── Rows

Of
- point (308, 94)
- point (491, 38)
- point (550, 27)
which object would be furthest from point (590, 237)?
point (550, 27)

────

Recast the rows above as a JSON list of strings, with one string for each line and any blank lines omitted.

[
  "Of",
  "- point (308, 94)",
  "- point (491, 38)",
  "- point (550, 27)",
  "which object would be furthest from point (590, 237)?",
  "point (550, 27)"
]